The sheer number of historical and cultural studies that have appeared
since the early 1990s, including the dominance of the still-larger umbrella
term, Cultural Studies, makes the cordoning off of a group of critics
as "New Historicists" difficult. The effort to do so is certainly
not helped by the fact that some of the most prominent New Historicists,
like Stephen Greenblatt and Alan Liu, either reject or critique the very
term, "New Historicism." Nonetheless, this critical school and
those scholars commonly associated with the school have been hugely influential
on scholarship of the last decade, so it's important to come to grips
with some of the general trends and common practices of this critical
approach. As in the other sections of this Guide to Theory, I here also
provide Modules on individual theorists in order to give a somewhat more
detailed introduction to a few influential figures. I have chosen to offer
one important precursor, Michel Foucault, as well as one exemplary practitioner,
Stephen Greenblatt (who applies the methods of the school to Renaissance
texts). The links on the left will lead you to specific ideas discussed
by these critics; however, you might like to begin with a quick overview:
MICHEL
FOUCAULT is quite
possibly the most influential critic of the last quarter-century. His
interest in issues of power, epistemology, subjectivity, and ideology
have influenced critics not only in literary studies but also political
science, history, and anthropology. His willingness to analyze and discuss
disparate disciplines (medicine, criminal science, philosophy, the history
of sexuality, government, literature, etc.) as well as his questioning
of the very principle of disciplinarity and specialization have inspired
a host of subsequent critics to explore interdisciplinary connections
between areas that had rarely been examined together. Foucault also had
the ability to pick up common terms and give them new meaning, thus changing
the way critics addressed such pervasive issues as "power,"

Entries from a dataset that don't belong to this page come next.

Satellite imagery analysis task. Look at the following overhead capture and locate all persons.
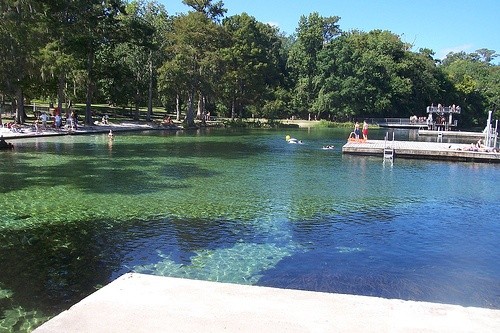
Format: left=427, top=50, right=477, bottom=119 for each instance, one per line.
left=354, top=121, right=360, bottom=141
left=428, top=103, right=460, bottom=124
left=54, top=114, right=61, bottom=129
left=40, top=112, right=47, bottom=129
left=102, top=114, right=109, bottom=124
left=410, top=114, right=417, bottom=125
left=74, top=112, right=78, bottom=129
left=362, top=120, right=368, bottom=140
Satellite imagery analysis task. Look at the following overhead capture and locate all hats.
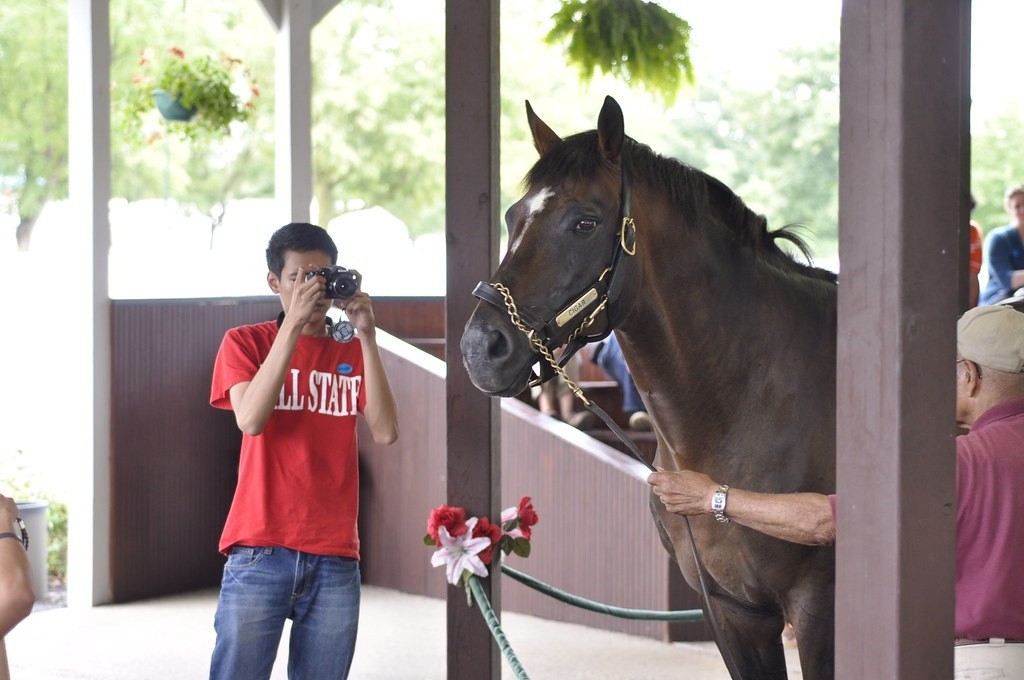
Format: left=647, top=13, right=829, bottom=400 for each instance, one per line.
left=957, top=305, right=1024, bottom=373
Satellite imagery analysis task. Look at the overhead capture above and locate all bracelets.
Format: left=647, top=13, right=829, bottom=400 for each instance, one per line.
left=0, top=532, right=23, bottom=544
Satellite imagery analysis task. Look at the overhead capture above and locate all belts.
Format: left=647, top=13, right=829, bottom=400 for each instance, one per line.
left=954, top=637, right=1024, bottom=645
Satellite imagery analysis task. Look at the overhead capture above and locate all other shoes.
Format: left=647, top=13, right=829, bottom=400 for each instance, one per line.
left=546, top=409, right=557, bottom=416
left=568, top=411, right=593, bottom=431
left=629, top=410, right=654, bottom=431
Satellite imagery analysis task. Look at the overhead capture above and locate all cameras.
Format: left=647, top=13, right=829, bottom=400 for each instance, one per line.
left=306, top=265, right=356, bottom=300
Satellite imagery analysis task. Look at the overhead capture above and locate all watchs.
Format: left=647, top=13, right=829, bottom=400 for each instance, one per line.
left=711, top=485, right=734, bottom=525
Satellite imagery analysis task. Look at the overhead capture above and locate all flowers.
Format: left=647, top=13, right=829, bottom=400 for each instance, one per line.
left=421, top=494, right=540, bottom=607
left=119, top=40, right=264, bottom=154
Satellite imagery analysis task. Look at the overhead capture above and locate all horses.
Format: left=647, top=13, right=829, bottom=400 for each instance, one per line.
left=459, top=95, right=837, bottom=680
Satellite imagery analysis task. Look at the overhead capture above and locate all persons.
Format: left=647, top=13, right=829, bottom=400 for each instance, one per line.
left=967, top=184, right=1024, bottom=310
left=538, top=330, right=653, bottom=434
left=0, top=495, right=35, bottom=680
left=207, top=223, right=399, bottom=680
left=646, top=305, right=1023, bottom=680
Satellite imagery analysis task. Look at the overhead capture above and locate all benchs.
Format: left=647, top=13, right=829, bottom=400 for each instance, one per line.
left=395, top=334, right=657, bottom=464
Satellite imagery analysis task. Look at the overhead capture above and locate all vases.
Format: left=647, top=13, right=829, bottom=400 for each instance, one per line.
left=150, top=88, right=199, bottom=123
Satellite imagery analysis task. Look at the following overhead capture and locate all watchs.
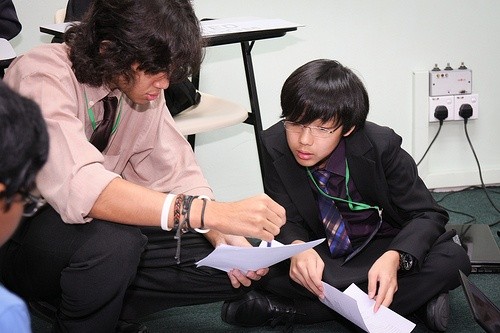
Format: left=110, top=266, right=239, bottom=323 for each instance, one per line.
left=388, top=249, right=413, bottom=272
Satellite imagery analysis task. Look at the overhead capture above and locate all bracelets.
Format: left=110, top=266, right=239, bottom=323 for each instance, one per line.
left=161, top=194, right=213, bottom=265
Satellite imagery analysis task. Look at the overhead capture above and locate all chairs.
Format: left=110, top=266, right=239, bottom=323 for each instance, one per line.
left=55, top=10, right=248, bottom=137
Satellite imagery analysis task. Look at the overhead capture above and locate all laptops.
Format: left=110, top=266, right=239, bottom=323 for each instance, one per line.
left=444, top=224, right=500, bottom=273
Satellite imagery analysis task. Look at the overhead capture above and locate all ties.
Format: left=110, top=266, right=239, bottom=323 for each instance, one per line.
left=89, top=97, right=119, bottom=152
left=313, top=169, right=353, bottom=258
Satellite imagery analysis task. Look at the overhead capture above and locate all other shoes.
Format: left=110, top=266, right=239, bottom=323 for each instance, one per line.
left=423, top=292, right=451, bottom=332
left=220, top=292, right=298, bottom=328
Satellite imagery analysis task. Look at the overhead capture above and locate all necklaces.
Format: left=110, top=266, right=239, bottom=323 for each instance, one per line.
left=85, top=87, right=123, bottom=136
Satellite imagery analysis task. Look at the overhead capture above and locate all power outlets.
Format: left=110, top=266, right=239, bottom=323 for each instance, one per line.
left=429, top=95, right=455, bottom=123
left=455, top=94, right=478, bottom=121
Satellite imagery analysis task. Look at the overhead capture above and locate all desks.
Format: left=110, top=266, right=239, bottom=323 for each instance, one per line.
left=40, top=17, right=295, bottom=195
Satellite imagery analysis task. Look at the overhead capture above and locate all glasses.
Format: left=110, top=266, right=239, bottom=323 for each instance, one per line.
left=7, top=182, right=45, bottom=218
left=279, top=116, right=343, bottom=137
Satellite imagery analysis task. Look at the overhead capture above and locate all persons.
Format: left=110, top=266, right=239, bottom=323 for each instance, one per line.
left=222, top=58, right=472, bottom=333
left=0, top=0, right=89, bottom=333
left=3, top=0, right=286, bottom=333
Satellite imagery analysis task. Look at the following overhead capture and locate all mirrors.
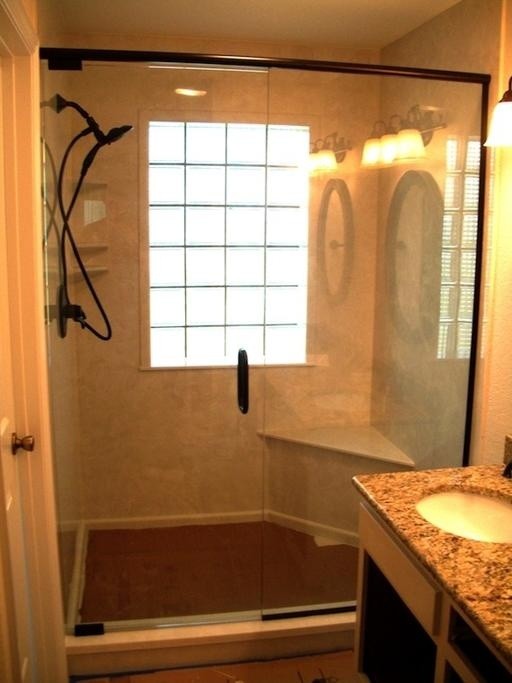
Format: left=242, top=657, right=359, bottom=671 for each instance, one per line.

"discourse," "discipline," "subjectivity,"
"sexuality," and "government."
STEPHEN
GREENBLATT's brilliant
studies of the Renaissance have established him as the major figure commonly
associated with New Historicism. Indeed, his influence meant that New
Historicism first gained popularity among Renaissance scholars, many of
whom were directly inspired by Greenblatt's ideas and anecdotal approach.
This fascination with history and the minute details of culture soon caught
on among scholars working in other historical periods, leading to the
increasing popularity of culturally- and historically-minded studies.
This general trend is often referred to as Cultural Studies.